Reaching towards adulthood?
WHO: Kas & You!
WHAT: Catch-all for the month
WHEN: All through Justinian
WHERE: Skyhold (mostly)
NOTES: Feel free to hit me up on
draiol for any specific starters!
WHAT: Catch-all for the month
WHEN: All through Justinian
WHERE: Skyhold (mostly)
NOTES: Feel free to hit me up on
I. Healer Tents
Since the trip to the Fade, the strange headache had returned. Now it was always there, nagging him, but at times it grew to something less tolerable and more 'knife in his brain'. Kas tried to ignore it, but eventually he had to drag himself to a healer again to get a potion or something until it calmed down.
Opening the healing tent flap after a little knock to a pole, he makes a grumbling sound as a greeting, not sure if it was a healer or another patient in the room.
II. Archery Range
The archery training was going well for the teen, and he found himself always feeling better after he had gone through his training for the day. It cleared his head better than any other things he had attempted, and came with the added bonus of actually improving something. With the hip quiver making pulling out an arrow much easier and less entangled, he was also increasing his speed.
After nailing another shot at the dummy, Kas takes a quick break to grab his water skin and wipe some sweat from his forehead. Concentrating was heavy work.
III. Herald's Rest
Better days meant better ways to entertain himself, and Kas often found himself at the Tavern playing games with other patrons. Wicked Grace, Diamondback, Checkers. Other times, he just liked listening to people talk (and maybe shyly look at girls). He didn't drink, though, which annoyed the staff a bit.
(Good thing the cook thought he was cute.)

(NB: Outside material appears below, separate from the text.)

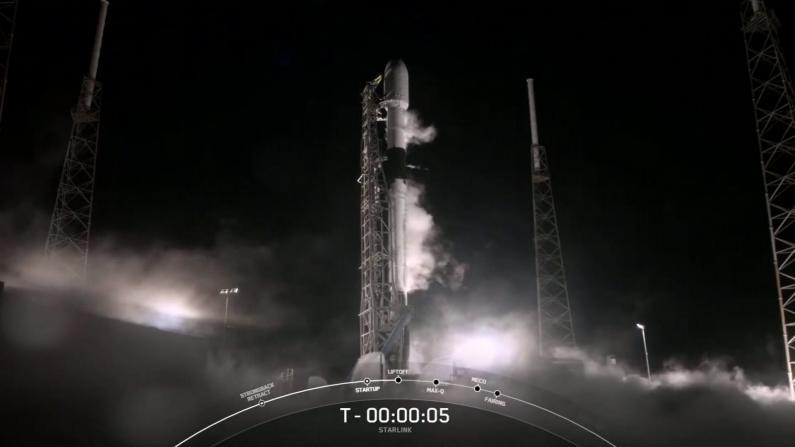 SpeceX发射遇挫:60颗星链成功上天 火箭助推器丢了…
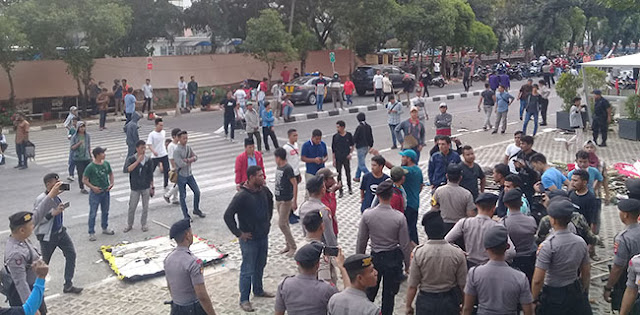 Massa Pro-Revisi UU KPK Lempari Gedung Merah Putih, Pegawai KPK Berhamburan Keluar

Writing letters to his old kith had been sparse lately, the more he realized how bad it had really been there compared to the families he heard about from people like Gorse and Korrin. Still, he felt obligated to let them know he was alive now and then, and could be found scribbling on paper in the tavern when not losing his money to cards.
...it usually ended with him doodling instead.
IV. Wildcard!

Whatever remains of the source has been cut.